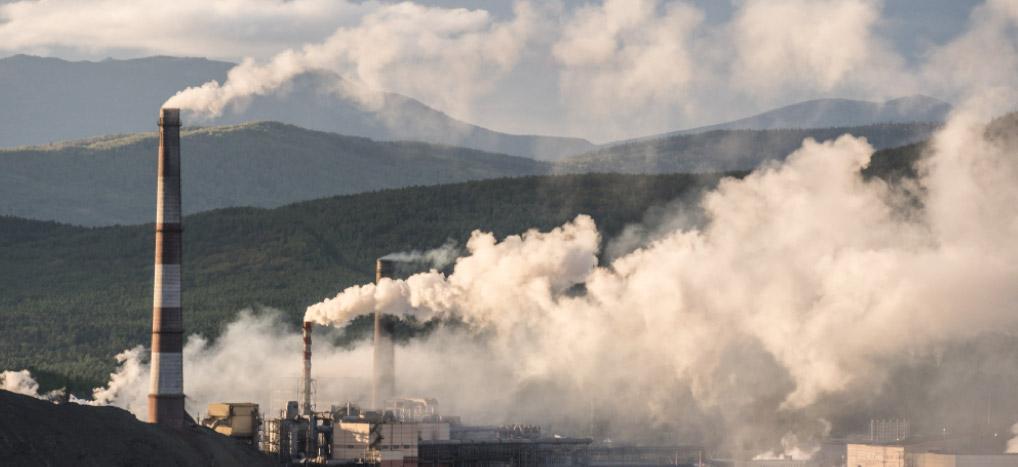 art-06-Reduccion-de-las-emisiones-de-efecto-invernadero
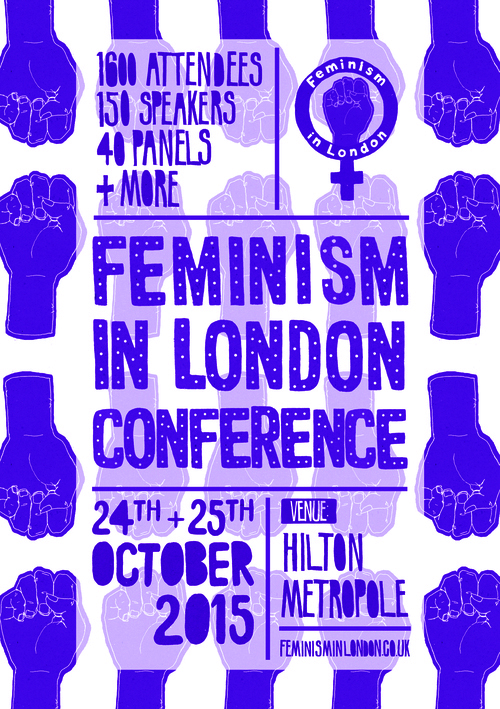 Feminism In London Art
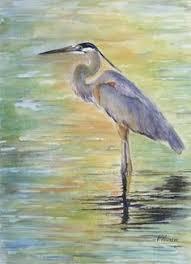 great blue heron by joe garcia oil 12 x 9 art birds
________________________
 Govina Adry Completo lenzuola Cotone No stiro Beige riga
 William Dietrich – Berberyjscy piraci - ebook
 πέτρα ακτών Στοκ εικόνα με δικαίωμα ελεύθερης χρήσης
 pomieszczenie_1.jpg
________________________
The answer is the run of lines above from the line containing "William Dietrich –" through the line containing "pomieszczenie_1.jpg", copied exactly and alone.

 William Dietrich – Berberyjscy piraci - ebook
 πέτρα ακτών Στοκ εικόνα με δικαίωμα ελεύθερης χρήσης
 pomieszczenie_1.jpg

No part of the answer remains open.